The groups say in a friend of the court, or amicus, brief that the selection criteria for the internship do not include race or ethnicity and that application materials do not limit entry to any race or ethnicity.

The selection process is entirely race- and ethnicity-neutral, the groups say in the brief. The groups oppose Blum’s request for a preliminary injunction suspending the internship program. A hearing is set for April 8.

Blum, president of the American Alliance for Equal Rights, sued the director of the yet-to-be-built American Museum of the National Latino last month. He has alleged the program is unconstitutional because it is “not equally open to non-Latinos.” Blum won the legal case that effectively ended affirmative action.

Blum did not immediately reply to a request for comment.

The groups said Blum is asking that the equal protection clause, part of the 14th Amendment, be used “as a bludgeon to deter equal opportunity.” The equal protection clause, which guarantees “equal protection under the law,” has been the basis for court rulings that prohibit discrimination, such as the landmark desegregation case Brown v. Board of Education.

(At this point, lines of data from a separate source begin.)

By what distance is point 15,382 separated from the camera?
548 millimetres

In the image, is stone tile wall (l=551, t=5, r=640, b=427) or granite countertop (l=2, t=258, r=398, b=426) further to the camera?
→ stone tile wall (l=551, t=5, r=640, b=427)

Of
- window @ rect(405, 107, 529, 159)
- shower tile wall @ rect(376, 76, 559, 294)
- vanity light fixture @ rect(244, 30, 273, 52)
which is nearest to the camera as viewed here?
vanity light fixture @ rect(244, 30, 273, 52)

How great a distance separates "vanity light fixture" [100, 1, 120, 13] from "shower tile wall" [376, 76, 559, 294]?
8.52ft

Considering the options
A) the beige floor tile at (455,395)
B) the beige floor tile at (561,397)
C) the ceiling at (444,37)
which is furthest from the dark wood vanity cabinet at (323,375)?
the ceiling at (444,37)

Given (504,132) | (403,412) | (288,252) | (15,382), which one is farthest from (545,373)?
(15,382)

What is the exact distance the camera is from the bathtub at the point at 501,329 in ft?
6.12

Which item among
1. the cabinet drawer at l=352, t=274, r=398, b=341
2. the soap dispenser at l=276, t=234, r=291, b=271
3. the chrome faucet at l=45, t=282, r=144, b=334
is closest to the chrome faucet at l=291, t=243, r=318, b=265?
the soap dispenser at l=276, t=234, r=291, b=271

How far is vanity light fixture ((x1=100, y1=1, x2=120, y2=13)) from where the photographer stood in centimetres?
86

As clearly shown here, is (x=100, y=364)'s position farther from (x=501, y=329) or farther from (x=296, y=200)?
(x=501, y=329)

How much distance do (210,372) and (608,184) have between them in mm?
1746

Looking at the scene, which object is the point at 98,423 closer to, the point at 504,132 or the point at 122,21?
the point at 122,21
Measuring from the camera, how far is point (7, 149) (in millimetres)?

In addition, the organizations said Blum fails to understand Latino identity and ignores historical “under-inclusion” of Latinos in the American workforce.

“This lawsuit attacks efforts to remedy racial discrimination and is part of an assault on civil rights progress,” Katy Youker, director of the Economic Justice Project of the Lawyers’ Committee for Civil Rights Under Law, said in a news release issued Friday.

Blum had said in his lawsuit that in two classes of interns hired in 2022 and 2023, no one had identified as Black, Asian or white and that in those two years, at least 25, or nearly 90%, had identified as Latino. He said no intern identified as non-Latino.

But in their brief, the Latino and civil rights groups noted that Latinos are racially, ethnically and socioeconomically diverse.

“Many are Indigenous, others are of African ancestry, and many are not. Many speak Spanish, and many others don’t,” said Francisca Fajana, director of racial justice strategy at LatinoJustice PRLDEF.

The groups, citing federal documents, say Latinos are about 5% of the total Smithsonian workforce of over 6,300 employees.

“What we do know for a fact is that unequal educational opportunities for Latinos endure. The Latino Museum equips students with technical knowledge and skills to enter and succeed in the museum workforce,” Fajana said.

The brief was also filed by the Washington Lawyers’ Committee for Civil Rights and Urban Affairs on behalf of the Afro Latino Forum, ASPIRA National and the Hispanic Federation.